LEON NEAL/AFP/Getty Images
Wikileaks founder Julian Assange stands in front of a selection of inverted banking company logos as he speaks to journalists during a press conference at the Frontline Club in central London, England on October 24, 2011. Assange was announcing that due to financial blocks introduced by Bank of America, Visa, Mastercard, Paypal and Western Union, Wikileaks has lost 95% of it's revenue.
WikiLeaks, the controversial nonprofit website best known for publishing news leaks, exploded into headlines last year when it released confidential diplomatic cables.
Now, Assange says it may not have enough money to continue operations.
Last December, international financial corporations such as Visa, Bank of America and PayPal cut ties with WikiLeaks by refusing to process donations made out to the whistle-blowing organization.
This blockade has slashed WikiLeaks' income by 95 percent, according to its founder Julian Assange.

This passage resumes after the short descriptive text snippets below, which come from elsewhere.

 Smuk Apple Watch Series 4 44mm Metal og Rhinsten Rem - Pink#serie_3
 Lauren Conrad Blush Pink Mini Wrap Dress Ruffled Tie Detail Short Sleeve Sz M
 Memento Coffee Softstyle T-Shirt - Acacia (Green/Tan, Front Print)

Boing Boing co-editor Xeni Jardin predicts WikiLeaks will manage to stay afloat. “This is the second time in two years that WikiLeaks has said they’re going to stop publishing documents because of lack of money,” Jardin said. “I don’t think this is going to be the last we see of WikiLeaks.”

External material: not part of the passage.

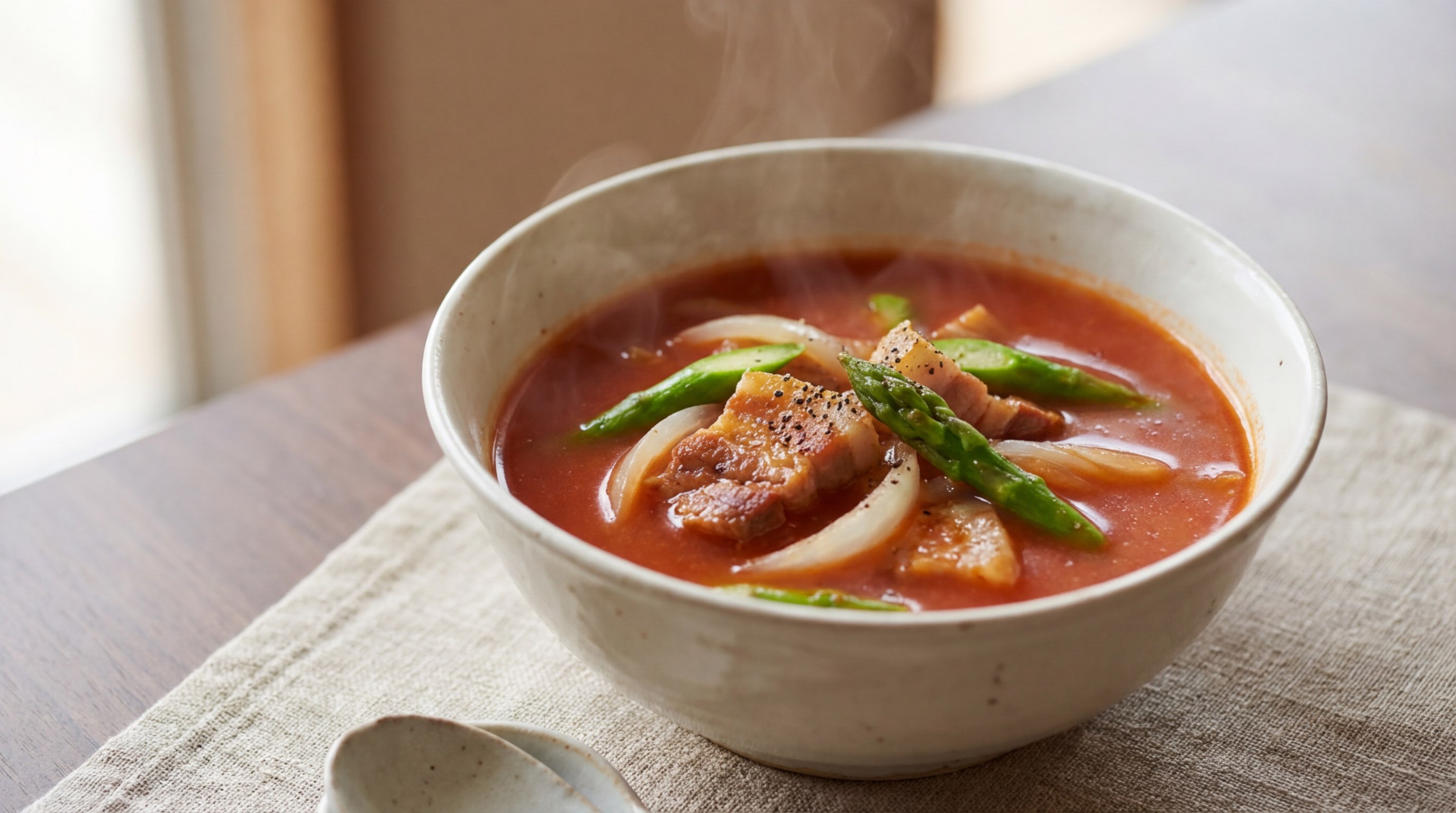 豚バラとアスパラのケチャップ節約スープ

Assange claims the website needs $3.5 million a year to continue with publication, Jardin said.
“Part of the confusion around WikiLeaks is what it’s doing with these millions of dollars,” she said. For many, it’s unclear whether Assange, who has been accused of sexual assault and is still under house arrest in his Swedish mansion, is using the funds for his personal defense.
“WikiLeaks is one of the least transparent organizations I can think of,” but it’s still providing a crucial public service by revealing what goes behind closed doors, Jardin said.